Ver-zipperleint

Es ist eine Frage des Alters aber zweifellos auch der eigenen Einstellung, ob und gegenüber wem man über seine Gebresten und Krankheiten spricht. Ich bilde mir ein, dass dieser Blog überwiegend von Leuten gelesen wird, die – wie ich auch – schon in ihrer zweiten Lebenshälfte stehen. Und deshalb bilde ich mir auch ein, dass nicht nur ich, sondern auch viele meiner Leserinnen und Leser so ihre Zipperlein haben. Aber darüber sprechen? Und wenn möglich hier? Nein, dieser Blog ist nicht als Klagemauer für Gebresten gedacht.
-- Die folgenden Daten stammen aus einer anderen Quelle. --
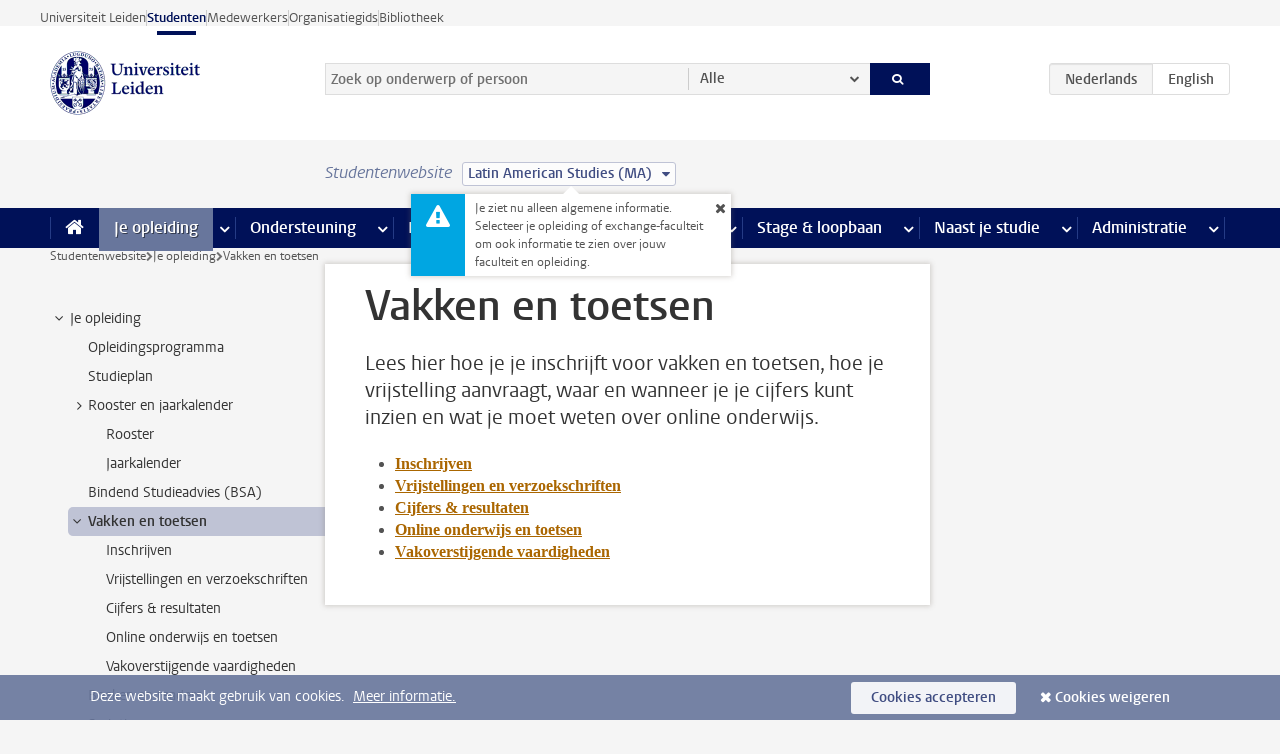

--- FILE ---
content_type: text/javascript;charset=UTF-8
request_url: https://www.student.universiteitleiden.nl/design-1.0/scripts/ul2common/suggest.js?v=1.217.00
body_size: 1297
content:
!function(C){C.fn.suggest=function(){return this.each(function(){var h,a,i,s,t,n=C(this),o=n.closest("form"),u=C("<div/>").addClass("search-suggestions"),c=C("<ul/>"),f=C("<ul/>"),l=n.data("threshold")||2,r=n.data("wait")||500,d=n.data("suggest"),p={q:null},v=(u.setPosition=function(){var t=n.offset();return u.css({top:t.top+n.outerHeight()+-1,left:t.left,width:n.outerWidth()}),u},u.reset=function(){return u.empty(),c.empty(),f.empty(),a=null,u},function(){u.find("li").removeClass("active"),C(this).addClass("active"),a=C(this)}),g=function(){C(this).removeClass("active"),a=null},m=function(t){if(u.reset(),t.suggestions.length){var e=t.suggestions.length,i=!0===t.excludeDataHits?5:4;i<e&&(e=i),c.addClass("ul1");for(var a=0;a<e;a++){var s=t.suggestions[a],n=C("<li/>"),o=C("<span/>"),s=(s=s.display||s.text).replace(/<(\/?)b>/g,"<$1mark>");n.hover(v,g),o.html(s).appendTo(n.appendTo(c))}$header=C("<h3>"+t.dataHitsLabel+"</h3>"),f.addClass("ul2");for(var l=0;l<t.hits.length;l++){var r=t.hits[l],n=C("<li/>"),o=C("<span/>"),d=r.titleRaw;hitsUrl=r.url,$link=C("<a href="+hitsUrl+">"+d+"</a>"),o.html($link).appendTo(n.appendTo(f))}u.append(c).setPosition().show(),!1===t.excludeDataHits&&(u.append($header),u.append(f).setPosition().show()),h=c}else u.hide()},w=function(){var t,e=o.serializeArray();for(t in e){var i=e[t];p[i.name]=i.value}return C.ajax({method:"GET",url:d,data:p,dataType:"json",complete:function(t){m(t.responseJSON)}}),o};for(t in this.dataset)t.match(/^suggest[A-Z]\w+/)&&(p[t.replace(/^suggest/,"").toLowerCase()]=this.dataset[t]);n.attr("autocomplete","off"),u.appendTo("body").hide(),n.on("keyup",function(t){var t=t.which,e=String.fromCharCode(t);8!==t&&46!==t&&27!==t&&32!==t&&!e.match(/\w/)||(i=n.val(),s&&clearTimeout(s),i.length>=l?s=setTimeout(w,r):u.reset().hide())}),C(window).on("keydown",function(t){if(C(document.activeElement).is(n)&&u.is(":visible")){var e=38===t.which,i=40===t.which;if(13===t.which&&a){if(h===c)return n.val(a.text()),u.hide(),o.submit(),!1;t.preventDefault(),window.location.href=a.find("a").attr("href")}(e||i)&&(i=e?"li:last-child":"li:first-child",(e=a?a[e?"prev":"next"]():h.find(i)).length||(h.find("li").removeClass("active"),e=(h=h===c?f:c).find(i)),e.length&&(h.find("li").removeClass("active"),a=e.addClass("active")),t.preventDefault())}}),C(window).on("resize",u.setPosition),u.on("click",function(t){var e;C(t.target).closest("ul").hasClass("ul1")?(e=C(t.target).closest("li").text(),n.val(e),o.submit()):(e=C(t.target.closest("li")),window.location.href=e.find("a").attr("href"))}),n.on("blur",function(){setTimeout(function(){u.reset().hide()},175)})}),this},C("input[data-suggest]").suggest()}(jQuery);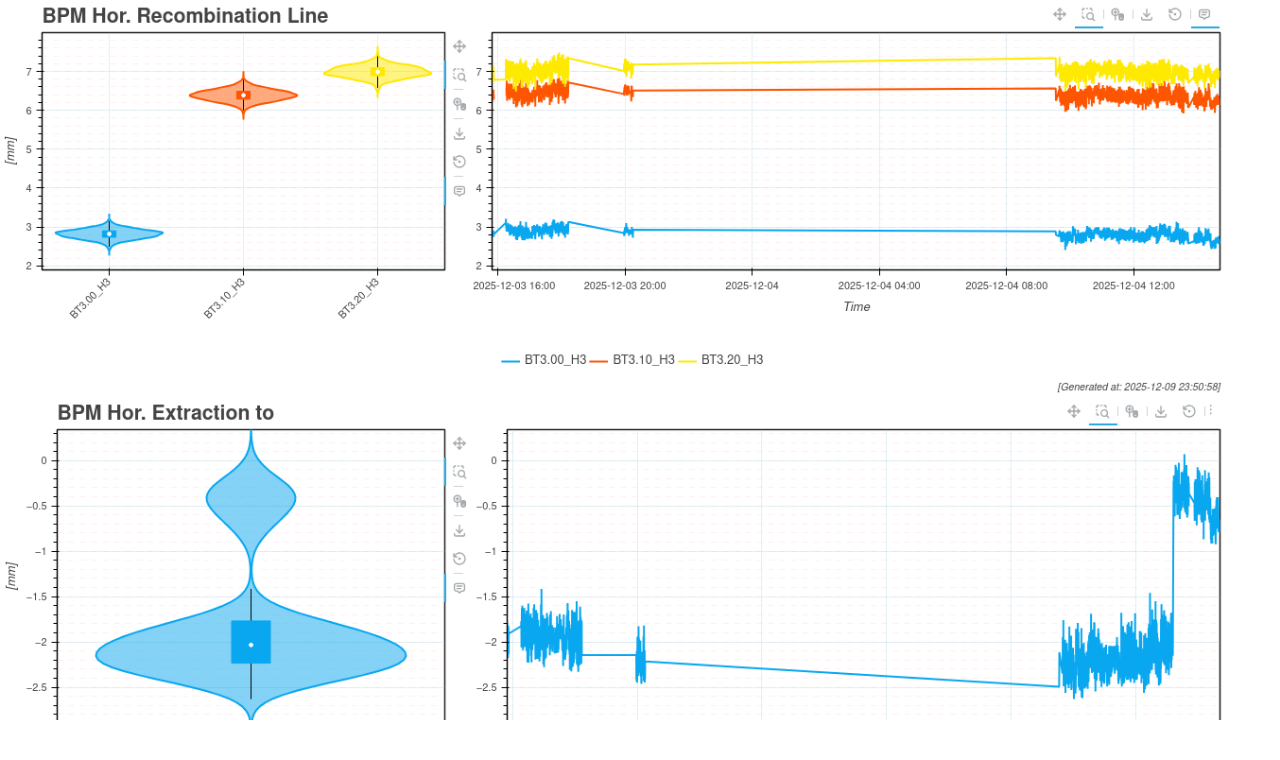

--- FILE ---
content_type: text/html; charset=utf-8
request_url: https://bpt.web.cern.ch/psb/USER%3ALHC4/TRAJECTORY/EXTRH/WEEKLY/PSB_TRAJECTORY_EXTRH_week_LHC4.png.html
body_size: 156
content:
<!DOCTYPE html><body style="padding:0;margin:0;overflow:hidden"><img src="PSB_TRAJECTORY_EXTRH_week_LHC4.png" style="max-width:100%"></body>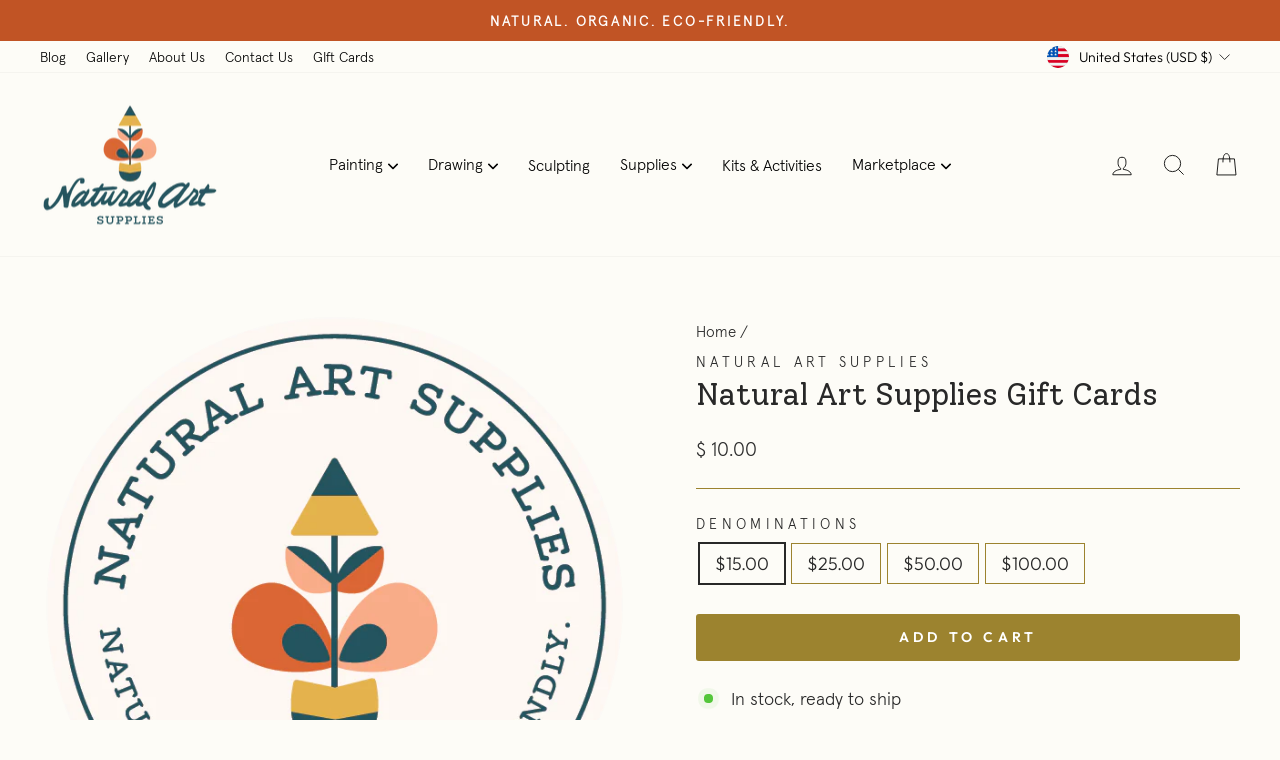

--- FILE ---
content_type: text/css
request_url: https://naturalartsupplies.com/cdn/shop/t/22/assets/custom.css?v=36502512058344064711680706380
body_size: -164
content:
@font-face{font-family:HK Grotesk;src:url(https://cdn.shopify.com/s/files/1/0146/7242/files/apercu-light-pro.eot?v=1668474285);src:url(https://cdn.shopify.com/s/files/1/0146/7242/files/apercu-light-pro.eot?#iefix) format("embedded-opentype"),url(https://cdn.shopify.com/s/files/1/0146/7242/files/apercu-light-pro.woff2?v=1668474285) format("woff2"),url(https://cdn.shopify.com/s/files/1/0146/7242/files/apercu-light-pro.woff?v=1668474285) format("woff"),url(https://cdn.shopify.com/s/files/1/0146/7242/files/apercu-light-pro.ttf?v=1668474285) format("truetype");font-display:swap}@font-face{font-family:HK Grotesk Bold;src:url(/cdn/shop/files/HKGrotesk-Bold.eot?v=1669652781);src:url(/cdn/shop/files/HKGrotesk-Bold.woff2?v=1669652339) format("woff2"),url(/cdn/shop/files/HKGrotesk-Bold.woff?v=1669652339) format("woff"),url(/cdn/shop/files/HKGrotesk-Bold.ttf?v=1669652310) format("truetype");font-display:swap}:root{--font-stack-body: "HK Grotesk", Arial, Helvetica, sans-serif;--font-stack-header: Solway, "Times New Roman", Times, Georgia, serif}body{font-family:var(--font-stack-body)}h1,h2,h3,h4,h5,h6,.h1,.h2,.h3,.h4,.h5,.h6{font-family:var(--font-stack-header)}.footer__small-text{padding-top:50px}.toolbar__menu{font-size:14px}.jdgm-form__title{font-family:var(--font-stack-header);font-weight:400!important;letter-spacing:0}.jdgm-write-rev-link{letter-spacing:.3em;text-transform:uppercase;font-size:14px!important}.rte.collection__description{margin-bottom:45px;max-width:750px;text-align:center;margin-inline:auto}.template-collection .page-content--top{text-align:center}
/*# sourceMappingURL=/cdn/shop/t/22/assets/custom.css.map?v=36502512058344064711680706380 */
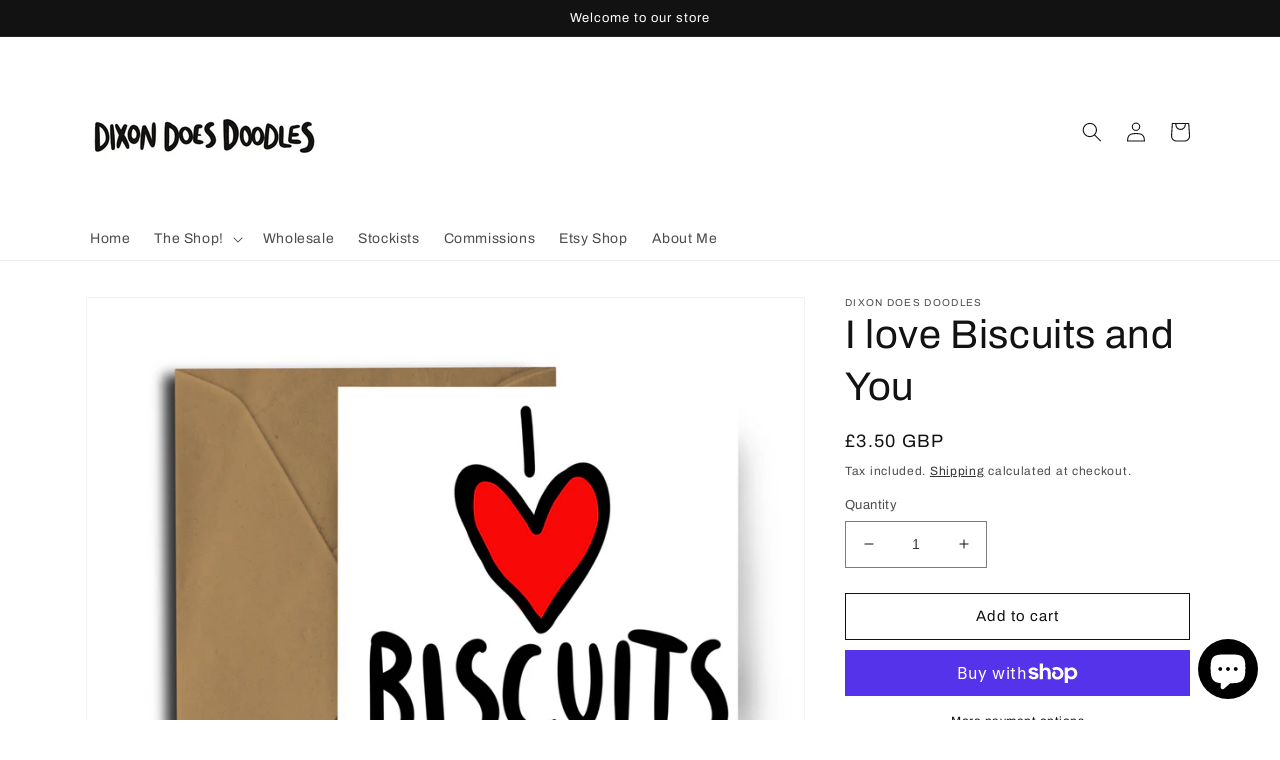

--- FILE ---
content_type: text/html; charset=UTF-8
request_url: https://app.inspon.com/dev-app/backend/api/api.php
body_size: 23
content:
{"product":{"title":"I love Biscuits and You","featuredImage":{"id":"gid:\/\/shopify\/ProductImage\/33068678676541"},"options":[{"name":"Title","values":["Default Title"]}],"variants":[{"id":32892215394365,"option1":"Default Title","title":"Default Title","price":"3.50"}]},"collection":[{"title":"The Cards!"},{"title":"Recommended products (Seguno)"},{"title":"New! Shopify performance sharing is now turned on"}]}

--- FILE ---
content_type: text/html; charset=UTF-8
request_url: https://app.inspon.com/dev-app/backend/api/api.php
body_size: 195
content:
{"data":[{"fieldSize":"multiline","fieldname":"Card Choices!","fontColor":"#000000","textColor":"#000","appVariant":[],"allVariants":true,"borderColor":"#cccccc","textFontSize":"16","tooltipColor":"#000","inputFontSize":"14","textFieldWidth":"auto","backgroundColor":"#fff","allVariantValues":[],"placeholderColor":"#cccccc","productCondition":{"products":["6 Cards for \u00a312"],"condition":[],"collection":[],"prodTitleEqual":[],"prodTitleContains":[],"collectionTitleEqual":[],"collectionTitleContains":[]},"textFieldHeading":"Which Cards Do You Want?","thisProductCheck":true,"thisVariantCheck":false,"allConditionCheck":false,"anyConditionCheck":false,"textFieldRequired":true,"textFieldMaxLength":false,"textMaxLengthChars":"50","allConditionVariant":false,"allVariantValuesNew":[],"anyConditionVariant":false,"fieldResizeDisabled":false,"thisCollectionCheck":false,"defaultTextfieldFont":false,"noneConditionVariant":false,"selectedProductsdata":[{"id":4812241993789,"title":"6 Cards for \u00a312"}],"showOnAllFieldsCheck":false,"textFieldPlaceholder":"Ha-Pea, Dino Cake, etc","textFieldtoolTipInfo":"","textFieldtoolTipOption":false,"textFieldRequiredMessage":"Please Pop Your Card Choices In Here!","data_id":"20775"},{"fieldSize":"multiline","fieldname":"Pin Puppet Preference!","fontColor":"#000000","textColor":"#000","appVariant":[],"allVariants":true,"borderColor":"#cccccc","textFontSize":"14","tooltipColor":"#000","inputFontSize":"14","textFieldWidth":"auto","backgroundColor":"#fff","allVariantValues":[],"placeholderColor":"#cccccc","productCondition":{"products":["Pin Puppet Mega Offer!"],"condition":[],"collection":[],"prodTitleEqual":[],"prodTitleContains":[],"collectionTitleEqual":[],"collectionTitleContains":[]},"textFieldHeading":"Pop Your Pin Puppet Choice Here...","thisProductCheck":true,"thisVariantCheck":false,"allConditionCheck":false,"anyConditionCheck":false,"textFieldRequired":false,"textFieldMaxLength":false,"textMaxLengthChars":"50","allConditionVariant":false,"allVariantValuesNew":[],"anyConditionVariant":false,"fieldResizeDisabled":false,"thisCollectionCheck":false,"defaultTextfieldFont":true,"noneConditionVariant":false,"selectedProductsdata":[{"id":null,"title":"Pin Puppet Mega Offer!"}],"showOnAllFieldsCheck":false,"textFieldPlaceholder":"T-Rex, Bat, etc","textFieldtoolTipInfo":"","textFieldtoolTipOption":false,"data_id":"20778"}],"image_record":0,"notesAttr":"{\"notes\":false,\"buynowbutton\":false,\"anounceUpd\":true, \"newInstall\": false}","themeVersion":"1.0 theme"}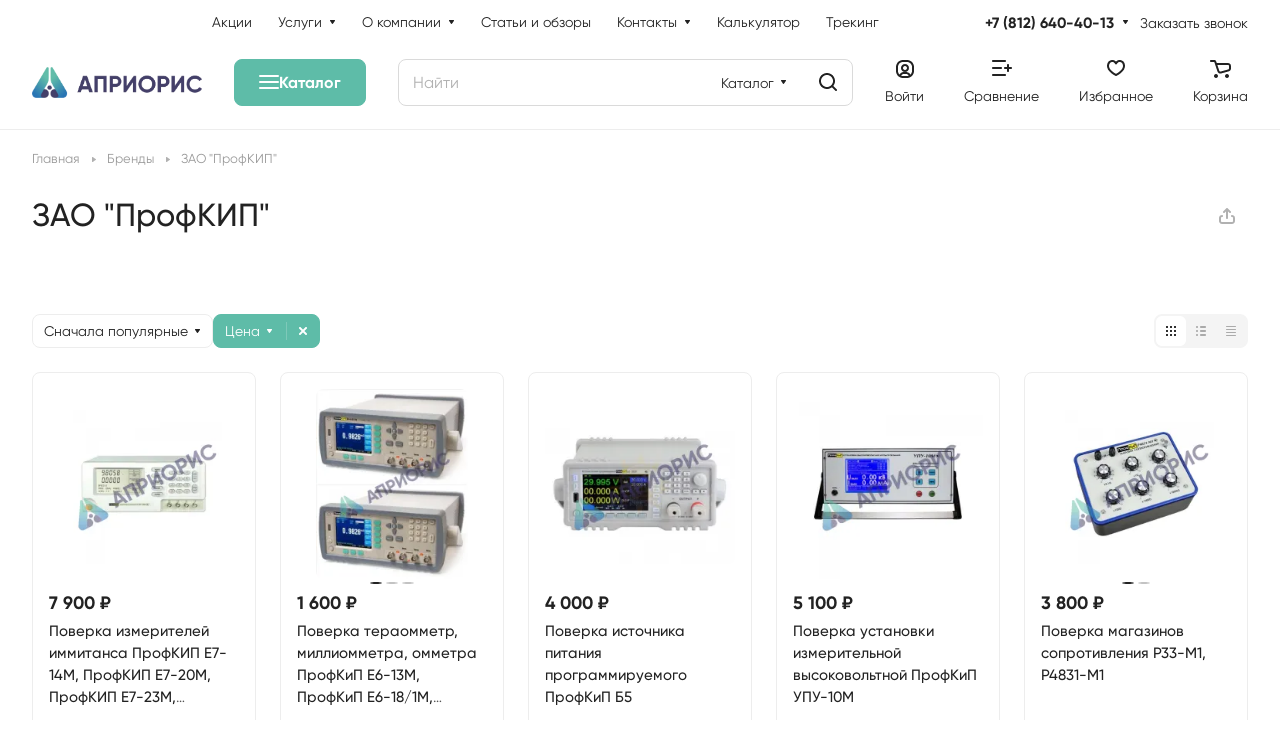

--- FILE ---
content_type: image/svg+xml
request_url: https://aprioris.ru/local/templates/aspro-lite/images/svg/catalog/toggle_view.svg
body_size: 2678
content:
<svg width="0" height="0" class="hidden">
    <symbol xmlns="http://www.w3.org/2000/svg" viewBox="0 0 10 10" id="table">
        <path d="M1 0C0.447754 0 0 0.447723 0 1C0 1.55228 0.447754 2 1 2C1.55225 2 2 1.55228 2 1C2 0.447723 1.55225 0 1 0Z"/>
        <path d="M4 1C4 0.447723 4.44775 0 5 0C5.55225 0 6 0.447723 6 1C6 1.55228 5.55225 2 5 2C4.44775 2 4 1.55228 4 1Z"/>
        <path d="M8 1C8 0.447723 8.44775 0 9 0C9.55225 0 10 0.447723 10 1C10 1.55228 9.55225 2 9 2C8.44775 2 8 1.55228 8 1Z"/>
        <path d="M1 4C0.447754 4 0 4.44772 0 5C0 5.55228 0.447754 6 1 6C1.55225 6 2 5.55228 2 5C2 4.44772 1.55225 4 1 4Z"/>
        <path d="M4 5C4 4.44772 4.44775 4 5 4C5.55225 4 6 4.44772 6 5C6 5.55228 5.55225 6 5 6C4.44775 6 4 5.55228 4 5Z"/>
        <path d="M9 4C8.44775 4 8 4.44772 8 5C8 5.55228 8.44775 6 9 6C9.55225 6 10 5.55228 10 5C10 4.44772 9.55225 4 9 4Z"/>
        <path d="M0 9C0 8.44772 0.447754 8 1 8C1.55225 8 2 8.44772 2 9C2 9.55228 1.55225 10 1 10C0.447754 10 0 9.55228 0 9Z"/>
        <path d="M5 8C4.44775 8 4 8.44772 4 9C4 9.55228 4.44775 10 5 10C5.55225 10 6 9.55228 6 9C6 8.44772 5.55225 8 5 8Z"/>
        <path d="M8 9C8 8.44772 8.44775 8 9 8C9.55225 8 10 8.44772 10 9C10 9.55228 9.55225 10 9 10C8.44775 10 8 9.55228 8 9Z"/>
    </symbol>
    <symbol xmlns="http://www.w3.org/2000/svg" viewBox="0 0 10 10" id="list">
        <path d="M0 1C0 0.447723 0.447754 0 1 0C1.55225 0 2 0.447723 2 1C2 1.55228 1.55225 2 1 2C0.447754 2 0 1.55228 0 1Z"/>
        <path d="M5 0C4.44775 0 4 0.447723 4 1C4 1.55228 4.44775 2 5 2H9C9.55225 2 10 1.55228 10 1C10 0.447723 9.55225 0 9 0H5Z"/>
        <path d="M0 5C0 4.44772 0.447754 4 1 4C1.55225 4 2 4.44772 2 5C2 5.55228 1.55225 6 1 6C0.447754 6 0 5.55228 0 5Z"/>
        <path d="M5 4C4.44775 4 4 4.44772 4 5C4 5.55228 4.44775 6 5 6H9C9.55225 6 10 5.55228 10 5C10 4.44772 9.55225 4 9 4H5Z"/>
        <path d="M1 8C0.447754 8 0 8.44772 0 9C0 9.55228 0.447754 10 1 10C1.55225 10 2 9.55228 2 9C2 8.44772 1.55225 8 1 8Z"/>
        <path d="M4 9C4 8.44772 4.44775 8 5 8H9C9.55225 8 10 8.44772 10 9C10 9.55228 9.55225 10 9 10H5C4.44775 10 4 9.55228 4 9Z"/>
    </symbol>
    <symbol xmlns="http://www.w3.org/2000/svg" viewBox="0 0 10 10" id="price">
        <path d="M0.5 0C0.223858 0 0 0.223858 0 0.5C0 0.776142 0.223858 1 0.5 1H9.5C9.77614 1 10 0.776142 10 0.5C10 0.223858 9.77614 0 9.5 0H0.5Z"/>
        <path d="M0 6.5C0 6.22386 0.223858 6 0.5 6H9.5C9.77614 6 10 6.22386 10 6.5C10 6.77614 9.77614 7 9.5 7H0.5C0.223858 7 0 6.77614 0 6.5Z"/>
        <path d="M0.5 9C0.223858 9 0 9.22386 0 9.5C0 9.77614 0.223858 10 0.5 10H9.5C9.77614 10 10 9.77614 10 9.5C10 9.22386 9.77614 9 9.5 9H0.5Z"/>
        <path d="M0 3.5C0 3.22386 0.223858 3 0.5 3H9.5C9.77614 3 10 3.22386 10 3.5C10 3.77614 9.77614 4 9.5 4H0.5C0.223858 4 0 3.77614 0 3.5Z"/>
    </symbol>
</svg>

--- FILE ---
content_type: application/javascript
request_url: https://aprioris.ru/bitrix/cache/js/s1/aspro-lite/default_31691688cdfcf33ef7f5b4aa82ce412b/default_31691688cdfcf33ef7f5b4aa82ce412b_v1.js?1759829340495
body_size: 148
content:

; /* Start:"a:4:{s:4:"full";s:91:"/local/templates/aspro-lite/components/bitrix/subscribe.edit/footer/script.js?1719575344119";s:6:"source";s:77:"/local/templates/aspro-lite/components/bitrix/subscribe.edit/footer/script.js";s:3:"min";s:0:"";s:3:"map";s:0:"";}"*/
$(document).ready(function () {
  $("form.subscribe-form").validate({
    rules: { EMAIL: { email: true } },
  });
});

/* End */
;; /* /local/templates/aspro-lite/components/bitrix/subscribe.edit/footer/script.js?1719575344119*/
Sich jemandem anzuvertrauen, kann für das Gegenüber belastend sein. Das Mitteilungsbedürfnis über die eigenen Befindlichkeiten ist nicht bei jedem gleich gross. Dieses Mitteilungsbedürfnis ist meiner Meinung nach auch nicht jedem gegenüber gleich angebracht. Wie reagieren? Mitgefühl zeigen? Hilfe anbieten? Ignorieren? Es ist eine Sache, wenn eine Freundin mir anvertraut, der Leidensdruck sei nun so gross, dass sie sich für die Hüftgelenks-Operation entschieden habe. Oder wenn mir die Nachbarin, der ich mehrmals pro Woche begegne, erzählt, sie habe soeben eine schlimme Erkältung überstanden.

Aber wenn mir jemand, den ich erst vor wenigen Tagen aus geschäftlichen Gründen kennengelernt habe, brühwarm seinen neusten Besuch beim Arzt herunterbetet, habe ich meine liebe Mühe. Auf die Details jener Darmspiegelung hat hier niemand Bock, oder?